Return the exact lines spanning from the line with "At what distance" through the last line of the entries, boundaries included, and no others.

→ **Scene-based spatial questions**:
* * * *

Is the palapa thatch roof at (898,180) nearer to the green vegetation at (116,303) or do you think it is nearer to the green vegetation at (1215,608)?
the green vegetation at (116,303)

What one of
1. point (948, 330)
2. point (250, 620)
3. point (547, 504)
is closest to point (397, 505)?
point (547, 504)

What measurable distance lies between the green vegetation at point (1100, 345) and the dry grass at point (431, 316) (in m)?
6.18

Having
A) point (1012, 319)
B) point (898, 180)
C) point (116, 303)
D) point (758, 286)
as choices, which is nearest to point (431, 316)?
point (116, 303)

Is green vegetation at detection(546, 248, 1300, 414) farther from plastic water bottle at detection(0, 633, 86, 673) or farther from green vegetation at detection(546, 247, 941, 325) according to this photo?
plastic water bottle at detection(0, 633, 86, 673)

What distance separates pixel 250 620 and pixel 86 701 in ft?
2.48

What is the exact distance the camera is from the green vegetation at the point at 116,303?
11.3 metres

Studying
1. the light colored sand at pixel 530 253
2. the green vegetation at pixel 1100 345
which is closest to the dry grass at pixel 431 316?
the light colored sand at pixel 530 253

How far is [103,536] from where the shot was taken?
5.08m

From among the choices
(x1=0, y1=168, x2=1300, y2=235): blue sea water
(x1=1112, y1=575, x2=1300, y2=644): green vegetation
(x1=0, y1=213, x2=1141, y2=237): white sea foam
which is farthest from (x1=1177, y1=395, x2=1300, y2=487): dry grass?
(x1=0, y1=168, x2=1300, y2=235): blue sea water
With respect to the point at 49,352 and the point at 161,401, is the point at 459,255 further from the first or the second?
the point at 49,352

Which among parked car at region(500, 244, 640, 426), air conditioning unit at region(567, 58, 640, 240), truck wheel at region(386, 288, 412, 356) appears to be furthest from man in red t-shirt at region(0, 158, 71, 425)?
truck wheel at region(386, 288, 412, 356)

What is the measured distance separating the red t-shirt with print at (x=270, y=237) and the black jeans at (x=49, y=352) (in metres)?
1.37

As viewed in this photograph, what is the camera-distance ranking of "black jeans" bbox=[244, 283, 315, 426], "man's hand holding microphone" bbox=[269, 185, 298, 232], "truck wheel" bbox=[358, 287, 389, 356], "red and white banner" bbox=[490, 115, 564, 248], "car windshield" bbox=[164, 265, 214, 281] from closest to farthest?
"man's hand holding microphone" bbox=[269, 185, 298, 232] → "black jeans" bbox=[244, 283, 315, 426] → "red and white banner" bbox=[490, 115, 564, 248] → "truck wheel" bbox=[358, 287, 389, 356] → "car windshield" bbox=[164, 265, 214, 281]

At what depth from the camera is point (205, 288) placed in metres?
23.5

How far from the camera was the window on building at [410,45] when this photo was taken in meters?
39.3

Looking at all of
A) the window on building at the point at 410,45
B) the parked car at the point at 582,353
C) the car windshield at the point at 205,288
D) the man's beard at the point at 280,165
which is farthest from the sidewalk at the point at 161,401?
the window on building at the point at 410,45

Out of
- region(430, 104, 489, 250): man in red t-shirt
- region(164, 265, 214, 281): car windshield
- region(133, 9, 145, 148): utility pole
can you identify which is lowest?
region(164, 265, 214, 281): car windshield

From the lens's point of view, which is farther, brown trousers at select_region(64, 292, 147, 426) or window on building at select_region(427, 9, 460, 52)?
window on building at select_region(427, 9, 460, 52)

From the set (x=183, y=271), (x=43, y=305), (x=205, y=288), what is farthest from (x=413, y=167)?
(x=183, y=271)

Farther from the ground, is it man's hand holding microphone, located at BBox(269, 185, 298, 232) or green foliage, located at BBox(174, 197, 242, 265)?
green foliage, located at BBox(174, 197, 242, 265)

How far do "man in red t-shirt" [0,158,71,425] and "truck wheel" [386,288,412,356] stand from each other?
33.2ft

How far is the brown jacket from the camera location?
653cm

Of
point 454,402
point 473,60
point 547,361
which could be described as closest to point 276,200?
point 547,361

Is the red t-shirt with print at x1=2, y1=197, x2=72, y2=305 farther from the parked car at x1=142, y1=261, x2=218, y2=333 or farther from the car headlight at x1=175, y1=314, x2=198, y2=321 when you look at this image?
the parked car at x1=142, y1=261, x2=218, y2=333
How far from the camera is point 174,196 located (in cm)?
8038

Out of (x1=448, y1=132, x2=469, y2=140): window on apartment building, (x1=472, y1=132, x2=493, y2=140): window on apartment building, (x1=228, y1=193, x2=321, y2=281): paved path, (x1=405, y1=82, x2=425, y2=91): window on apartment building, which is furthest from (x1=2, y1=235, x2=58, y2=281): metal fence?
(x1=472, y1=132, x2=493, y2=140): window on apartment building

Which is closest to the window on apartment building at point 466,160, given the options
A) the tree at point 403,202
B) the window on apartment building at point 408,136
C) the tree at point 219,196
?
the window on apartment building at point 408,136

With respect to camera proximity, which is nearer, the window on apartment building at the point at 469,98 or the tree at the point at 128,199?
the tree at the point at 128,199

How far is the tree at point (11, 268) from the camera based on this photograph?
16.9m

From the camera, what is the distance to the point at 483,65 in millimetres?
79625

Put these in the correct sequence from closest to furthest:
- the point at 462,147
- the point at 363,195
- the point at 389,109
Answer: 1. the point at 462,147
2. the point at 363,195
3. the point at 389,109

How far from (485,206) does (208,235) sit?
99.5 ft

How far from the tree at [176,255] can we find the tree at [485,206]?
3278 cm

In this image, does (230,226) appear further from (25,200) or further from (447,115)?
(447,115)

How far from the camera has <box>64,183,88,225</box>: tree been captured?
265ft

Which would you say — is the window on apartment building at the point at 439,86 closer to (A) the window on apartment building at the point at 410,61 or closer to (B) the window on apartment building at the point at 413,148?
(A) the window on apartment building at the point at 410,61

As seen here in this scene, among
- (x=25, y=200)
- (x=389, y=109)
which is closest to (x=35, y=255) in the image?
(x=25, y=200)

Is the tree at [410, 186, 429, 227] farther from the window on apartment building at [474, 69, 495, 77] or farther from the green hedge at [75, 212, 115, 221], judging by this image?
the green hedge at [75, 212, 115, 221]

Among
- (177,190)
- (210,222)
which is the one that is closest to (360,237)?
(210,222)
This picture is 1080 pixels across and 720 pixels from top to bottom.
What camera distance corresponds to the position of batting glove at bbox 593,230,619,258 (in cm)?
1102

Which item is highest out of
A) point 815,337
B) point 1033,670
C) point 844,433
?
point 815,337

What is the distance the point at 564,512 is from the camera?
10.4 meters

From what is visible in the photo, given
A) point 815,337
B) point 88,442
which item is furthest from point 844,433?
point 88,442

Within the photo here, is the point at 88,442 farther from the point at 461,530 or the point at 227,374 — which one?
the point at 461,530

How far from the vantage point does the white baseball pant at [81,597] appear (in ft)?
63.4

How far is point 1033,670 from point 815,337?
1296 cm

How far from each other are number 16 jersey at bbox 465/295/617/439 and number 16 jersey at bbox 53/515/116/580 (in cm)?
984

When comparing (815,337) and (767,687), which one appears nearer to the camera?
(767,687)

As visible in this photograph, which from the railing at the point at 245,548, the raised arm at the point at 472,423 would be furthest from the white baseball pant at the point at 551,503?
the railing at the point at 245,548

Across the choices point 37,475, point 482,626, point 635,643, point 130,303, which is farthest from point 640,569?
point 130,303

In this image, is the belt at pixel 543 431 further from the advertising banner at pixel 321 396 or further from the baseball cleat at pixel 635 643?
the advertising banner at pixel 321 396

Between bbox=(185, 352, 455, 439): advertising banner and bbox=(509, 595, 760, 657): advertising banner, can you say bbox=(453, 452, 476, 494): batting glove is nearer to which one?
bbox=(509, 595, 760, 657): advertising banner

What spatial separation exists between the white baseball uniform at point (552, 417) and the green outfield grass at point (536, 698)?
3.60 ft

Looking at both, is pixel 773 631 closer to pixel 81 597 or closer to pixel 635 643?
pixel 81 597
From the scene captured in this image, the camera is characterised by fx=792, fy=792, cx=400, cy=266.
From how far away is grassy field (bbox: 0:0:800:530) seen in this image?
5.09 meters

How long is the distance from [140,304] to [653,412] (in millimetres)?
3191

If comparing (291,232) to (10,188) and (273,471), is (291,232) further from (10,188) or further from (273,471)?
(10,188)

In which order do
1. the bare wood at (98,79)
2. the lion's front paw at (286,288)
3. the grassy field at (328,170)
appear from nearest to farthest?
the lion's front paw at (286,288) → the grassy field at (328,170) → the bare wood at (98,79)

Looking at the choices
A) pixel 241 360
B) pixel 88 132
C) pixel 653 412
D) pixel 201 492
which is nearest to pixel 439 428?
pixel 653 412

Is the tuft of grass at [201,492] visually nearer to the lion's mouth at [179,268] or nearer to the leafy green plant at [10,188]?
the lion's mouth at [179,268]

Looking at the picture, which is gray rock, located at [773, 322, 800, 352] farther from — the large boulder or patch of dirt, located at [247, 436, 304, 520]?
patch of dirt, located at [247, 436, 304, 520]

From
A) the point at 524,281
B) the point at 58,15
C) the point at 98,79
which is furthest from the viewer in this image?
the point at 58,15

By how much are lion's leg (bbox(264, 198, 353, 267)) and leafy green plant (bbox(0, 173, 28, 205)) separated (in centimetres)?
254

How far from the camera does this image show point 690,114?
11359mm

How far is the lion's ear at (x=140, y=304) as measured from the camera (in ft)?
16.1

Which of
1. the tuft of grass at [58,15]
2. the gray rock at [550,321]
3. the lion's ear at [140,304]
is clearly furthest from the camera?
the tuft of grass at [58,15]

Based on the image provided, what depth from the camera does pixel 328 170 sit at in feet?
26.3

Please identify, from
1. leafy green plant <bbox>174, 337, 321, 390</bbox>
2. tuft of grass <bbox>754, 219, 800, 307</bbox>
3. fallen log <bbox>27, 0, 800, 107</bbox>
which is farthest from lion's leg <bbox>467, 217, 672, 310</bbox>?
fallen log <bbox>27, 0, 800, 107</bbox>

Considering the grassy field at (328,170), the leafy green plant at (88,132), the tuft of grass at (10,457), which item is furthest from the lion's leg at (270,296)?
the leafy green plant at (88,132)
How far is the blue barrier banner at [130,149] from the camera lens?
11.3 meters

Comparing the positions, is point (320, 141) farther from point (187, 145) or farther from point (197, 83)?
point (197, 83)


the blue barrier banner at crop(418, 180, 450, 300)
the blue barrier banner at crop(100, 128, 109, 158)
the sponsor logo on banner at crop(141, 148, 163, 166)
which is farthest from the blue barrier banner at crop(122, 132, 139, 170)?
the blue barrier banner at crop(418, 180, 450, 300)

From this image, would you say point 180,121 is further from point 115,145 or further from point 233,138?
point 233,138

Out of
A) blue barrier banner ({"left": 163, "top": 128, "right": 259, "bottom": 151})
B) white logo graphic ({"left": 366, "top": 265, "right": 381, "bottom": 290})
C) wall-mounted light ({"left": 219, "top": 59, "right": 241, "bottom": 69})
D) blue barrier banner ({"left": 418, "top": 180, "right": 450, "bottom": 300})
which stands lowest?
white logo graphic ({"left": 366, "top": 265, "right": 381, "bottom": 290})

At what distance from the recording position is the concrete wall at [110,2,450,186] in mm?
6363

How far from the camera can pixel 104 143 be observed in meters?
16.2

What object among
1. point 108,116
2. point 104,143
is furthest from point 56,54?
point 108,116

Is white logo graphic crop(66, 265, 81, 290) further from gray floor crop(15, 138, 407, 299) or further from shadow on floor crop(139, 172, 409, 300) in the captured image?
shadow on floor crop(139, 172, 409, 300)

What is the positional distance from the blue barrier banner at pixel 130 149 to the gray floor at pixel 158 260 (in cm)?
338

* * * *

→ **Result**:
At what distance from the recording position is the concrete wall at [110,2,450,186] in mm?
6363

How far from the camera can pixel 104 143 be observed in meters?
16.2

What object among
1. point 108,116
2. point 104,143
is furthest from point 56,54?
point 108,116

Is white logo graphic crop(66, 265, 81, 290) further from gray floor crop(15, 138, 407, 299) or further from shadow on floor crop(139, 172, 409, 300) in the captured image?
shadow on floor crop(139, 172, 409, 300)

What is the positional distance from the blue barrier banner at pixel 130 149 to the gray floor at pixel 158 260 (in cm)?
338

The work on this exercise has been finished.